### PASSAGE PROVIDED

----------

Filip Hráček / text /
This is both a piece of advice I give to young people, and a sad statement of fact. It explains why:
Maybe you remember that scene from The Big Short (2015) where a corrupt stockbroker tells Steve Carell’s character something along the lines of “I’m more valuable to society than you, look at how much money I make”. Some people genuinely think that. They assume that your wealth directly reflects your value to society. But that’s not true. The corrupt stockbroker earned more money because he was (at the time) more useful to more wealthy people.
If you put it my way, “to make more money, be useful to rich people,” it almost sounds like a truism. Of course you get more money if the people you are useful for are more wealthy — simply because those people have more money to spend and are, in general, less stingy. A guy with a Ferrari is more likely to spend $10K for a tune up than a guy with a Toyota. If you help a person with a $1M transaction, you can expect a better commission than if you help a hundred people with $100 transactions each.

----------

### RECORD LIST
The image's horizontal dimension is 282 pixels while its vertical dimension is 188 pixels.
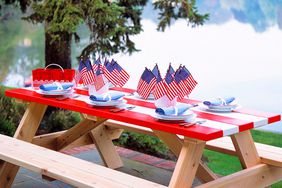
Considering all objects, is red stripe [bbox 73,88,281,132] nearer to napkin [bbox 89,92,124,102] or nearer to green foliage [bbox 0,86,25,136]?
napkin [bbox 89,92,124,102]

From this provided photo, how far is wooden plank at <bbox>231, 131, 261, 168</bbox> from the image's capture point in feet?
9.07

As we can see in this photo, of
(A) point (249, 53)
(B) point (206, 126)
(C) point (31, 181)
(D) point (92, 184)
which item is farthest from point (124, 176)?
(A) point (249, 53)

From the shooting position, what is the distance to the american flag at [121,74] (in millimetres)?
3137

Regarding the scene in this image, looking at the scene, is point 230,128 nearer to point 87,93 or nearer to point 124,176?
point 124,176

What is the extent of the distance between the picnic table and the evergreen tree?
154cm

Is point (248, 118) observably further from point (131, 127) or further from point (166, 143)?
point (131, 127)

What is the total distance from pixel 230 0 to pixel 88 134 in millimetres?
5929

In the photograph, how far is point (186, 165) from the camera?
2361mm

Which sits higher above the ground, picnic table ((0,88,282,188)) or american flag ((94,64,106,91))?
american flag ((94,64,106,91))

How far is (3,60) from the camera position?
11367 mm

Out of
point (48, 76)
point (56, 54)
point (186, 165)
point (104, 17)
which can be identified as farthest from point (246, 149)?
point (56, 54)

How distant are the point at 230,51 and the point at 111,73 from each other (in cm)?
560

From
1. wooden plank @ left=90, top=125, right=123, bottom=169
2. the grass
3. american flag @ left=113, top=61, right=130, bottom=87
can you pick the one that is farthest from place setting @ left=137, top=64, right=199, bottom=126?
the grass

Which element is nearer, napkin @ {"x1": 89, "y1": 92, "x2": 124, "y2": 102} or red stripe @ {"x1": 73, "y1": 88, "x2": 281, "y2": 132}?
red stripe @ {"x1": 73, "y1": 88, "x2": 281, "y2": 132}
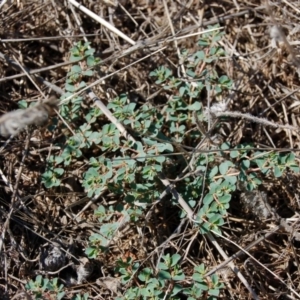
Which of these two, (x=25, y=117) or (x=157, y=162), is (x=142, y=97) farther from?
(x=25, y=117)

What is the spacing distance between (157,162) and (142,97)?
48 cm

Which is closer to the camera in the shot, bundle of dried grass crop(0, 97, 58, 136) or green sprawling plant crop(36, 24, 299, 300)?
bundle of dried grass crop(0, 97, 58, 136)

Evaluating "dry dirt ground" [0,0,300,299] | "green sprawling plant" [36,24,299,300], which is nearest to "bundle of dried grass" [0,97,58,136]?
"green sprawling plant" [36,24,299,300]

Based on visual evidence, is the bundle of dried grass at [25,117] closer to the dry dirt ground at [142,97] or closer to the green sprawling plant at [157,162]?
the green sprawling plant at [157,162]

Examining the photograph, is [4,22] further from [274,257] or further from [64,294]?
[274,257]

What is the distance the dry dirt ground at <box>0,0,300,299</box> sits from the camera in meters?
2.44

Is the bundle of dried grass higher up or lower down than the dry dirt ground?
higher up

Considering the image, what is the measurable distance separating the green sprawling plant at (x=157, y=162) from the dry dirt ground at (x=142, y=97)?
11 cm

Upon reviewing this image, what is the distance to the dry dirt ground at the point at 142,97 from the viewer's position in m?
2.44

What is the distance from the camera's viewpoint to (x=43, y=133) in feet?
8.77

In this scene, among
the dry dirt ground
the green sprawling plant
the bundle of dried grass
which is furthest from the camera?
the dry dirt ground

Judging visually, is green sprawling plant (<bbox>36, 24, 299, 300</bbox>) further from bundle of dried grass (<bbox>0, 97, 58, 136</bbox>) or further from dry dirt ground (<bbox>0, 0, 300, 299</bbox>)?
bundle of dried grass (<bbox>0, 97, 58, 136</bbox>)

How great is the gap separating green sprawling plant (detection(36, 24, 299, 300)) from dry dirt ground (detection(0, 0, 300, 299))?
11cm

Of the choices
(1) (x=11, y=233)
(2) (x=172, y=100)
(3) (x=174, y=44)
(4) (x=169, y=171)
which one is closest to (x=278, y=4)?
(3) (x=174, y=44)
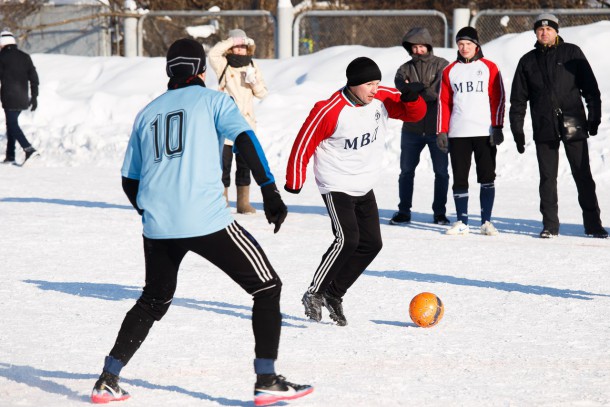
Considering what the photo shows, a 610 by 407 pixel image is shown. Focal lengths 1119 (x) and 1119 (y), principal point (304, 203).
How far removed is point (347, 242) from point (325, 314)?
70cm

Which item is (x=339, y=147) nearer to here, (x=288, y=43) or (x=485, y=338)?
(x=485, y=338)

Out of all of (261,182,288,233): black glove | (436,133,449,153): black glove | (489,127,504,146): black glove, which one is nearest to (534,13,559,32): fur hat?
(489,127,504,146): black glove

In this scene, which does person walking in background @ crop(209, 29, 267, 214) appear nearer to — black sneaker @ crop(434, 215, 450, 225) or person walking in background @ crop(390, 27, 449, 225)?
person walking in background @ crop(390, 27, 449, 225)

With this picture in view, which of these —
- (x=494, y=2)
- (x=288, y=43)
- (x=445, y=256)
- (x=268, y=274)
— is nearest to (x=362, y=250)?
(x=268, y=274)

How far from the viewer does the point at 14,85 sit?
1572cm

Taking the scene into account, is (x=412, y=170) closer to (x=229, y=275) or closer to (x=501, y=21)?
(x=229, y=275)

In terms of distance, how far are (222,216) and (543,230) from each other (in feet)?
19.0

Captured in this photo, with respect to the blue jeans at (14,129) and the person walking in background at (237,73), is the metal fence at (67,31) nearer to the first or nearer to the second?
the blue jeans at (14,129)

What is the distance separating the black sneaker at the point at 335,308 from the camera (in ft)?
21.3

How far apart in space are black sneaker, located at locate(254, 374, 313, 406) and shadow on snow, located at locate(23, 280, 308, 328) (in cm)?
171

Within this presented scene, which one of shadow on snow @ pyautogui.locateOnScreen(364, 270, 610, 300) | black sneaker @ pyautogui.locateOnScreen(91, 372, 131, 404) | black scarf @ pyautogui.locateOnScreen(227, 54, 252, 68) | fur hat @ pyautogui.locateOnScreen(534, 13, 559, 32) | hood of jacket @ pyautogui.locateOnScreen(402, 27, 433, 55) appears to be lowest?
shadow on snow @ pyautogui.locateOnScreen(364, 270, 610, 300)

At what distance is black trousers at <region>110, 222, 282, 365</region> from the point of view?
4738 millimetres

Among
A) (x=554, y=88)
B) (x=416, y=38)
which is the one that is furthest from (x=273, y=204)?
(x=416, y=38)

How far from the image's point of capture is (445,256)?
897 centimetres
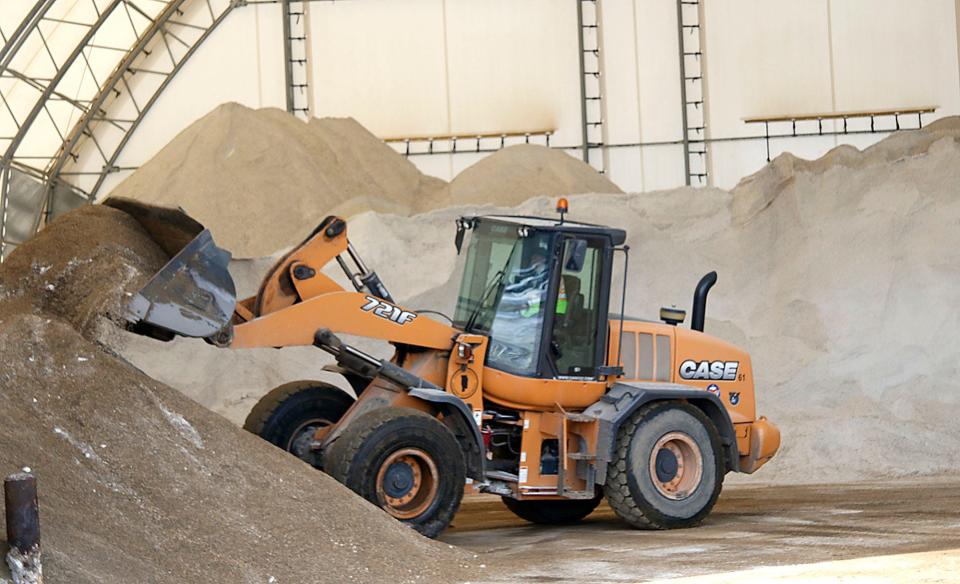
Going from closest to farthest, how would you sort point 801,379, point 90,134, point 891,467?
1. point 891,467
2. point 801,379
3. point 90,134

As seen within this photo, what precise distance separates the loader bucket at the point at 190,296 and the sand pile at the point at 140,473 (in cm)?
32

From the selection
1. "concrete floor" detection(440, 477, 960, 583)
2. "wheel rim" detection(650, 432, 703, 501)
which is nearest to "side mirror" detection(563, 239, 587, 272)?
"wheel rim" detection(650, 432, 703, 501)

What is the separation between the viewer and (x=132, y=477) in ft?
23.9

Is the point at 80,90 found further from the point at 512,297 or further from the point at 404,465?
the point at 404,465

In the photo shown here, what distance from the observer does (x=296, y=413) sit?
10102mm

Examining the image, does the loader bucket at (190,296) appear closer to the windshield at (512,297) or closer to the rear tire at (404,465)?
the rear tire at (404,465)

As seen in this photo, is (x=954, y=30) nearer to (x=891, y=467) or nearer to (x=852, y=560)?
(x=891, y=467)

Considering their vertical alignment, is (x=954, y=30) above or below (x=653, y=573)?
above

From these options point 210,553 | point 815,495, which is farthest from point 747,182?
point 210,553

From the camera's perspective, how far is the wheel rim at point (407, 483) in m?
8.81

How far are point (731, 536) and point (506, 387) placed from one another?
73.7 inches

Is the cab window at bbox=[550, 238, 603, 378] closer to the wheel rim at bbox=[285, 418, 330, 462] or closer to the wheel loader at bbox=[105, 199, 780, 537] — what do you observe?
the wheel loader at bbox=[105, 199, 780, 537]

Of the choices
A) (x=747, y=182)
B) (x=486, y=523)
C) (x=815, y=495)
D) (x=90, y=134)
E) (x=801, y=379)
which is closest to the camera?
(x=486, y=523)

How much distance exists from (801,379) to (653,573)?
992 centimetres
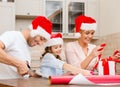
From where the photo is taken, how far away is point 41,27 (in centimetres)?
206

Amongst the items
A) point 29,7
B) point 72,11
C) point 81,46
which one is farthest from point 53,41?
point 72,11

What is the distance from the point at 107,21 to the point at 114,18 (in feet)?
0.89

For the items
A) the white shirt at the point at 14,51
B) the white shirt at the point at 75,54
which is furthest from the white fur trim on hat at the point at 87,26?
the white shirt at the point at 14,51

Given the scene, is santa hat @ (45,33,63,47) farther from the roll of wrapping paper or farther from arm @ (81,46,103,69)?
the roll of wrapping paper

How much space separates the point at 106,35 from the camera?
432 cm

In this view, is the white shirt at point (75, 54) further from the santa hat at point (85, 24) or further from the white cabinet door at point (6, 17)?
the white cabinet door at point (6, 17)

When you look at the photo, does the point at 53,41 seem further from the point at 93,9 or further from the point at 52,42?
the point at 93,9

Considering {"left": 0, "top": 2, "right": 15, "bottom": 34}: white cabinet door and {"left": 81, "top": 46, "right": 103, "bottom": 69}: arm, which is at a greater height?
{"left": 0, "top": 2, "right": 15, "bottom": 34}: white cabinet door

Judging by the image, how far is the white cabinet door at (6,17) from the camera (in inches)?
163

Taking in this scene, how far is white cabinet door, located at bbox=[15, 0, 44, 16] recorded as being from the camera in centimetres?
435

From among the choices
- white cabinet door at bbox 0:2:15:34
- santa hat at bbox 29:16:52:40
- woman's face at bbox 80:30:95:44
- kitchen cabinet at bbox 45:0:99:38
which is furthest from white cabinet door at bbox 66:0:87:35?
santa hat at bbox 29:16:52:40

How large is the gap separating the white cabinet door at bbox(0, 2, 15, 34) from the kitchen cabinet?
60cm

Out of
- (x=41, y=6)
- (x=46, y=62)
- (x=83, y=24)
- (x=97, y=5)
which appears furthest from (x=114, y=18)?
(x=46, y=62)

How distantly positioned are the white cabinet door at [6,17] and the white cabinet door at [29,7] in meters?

----------

### EXERCISE INSTRUCTIONS
Rework the passage on wealth, starting at "If you put it" and ending after "with $100 transactions each.", with "Porsche" in place of "Ferrari". These records have no connection to the passage on wealth.

### FULL OUTPUT
If you put it my way, “to make more money, be useful to rich people,” it almost sounds like a truism. Of course you get more money if the people you are useful for are more wealthy — simply because those people have more money to spend and are, in general, less stingy. A guy with a Porsche is more likely to spend $10K for a tune up than a guy with a Toyota. If you help a person with a $1M transaction, you can expect a better commission than if you help a hundred people with $100 transactions each.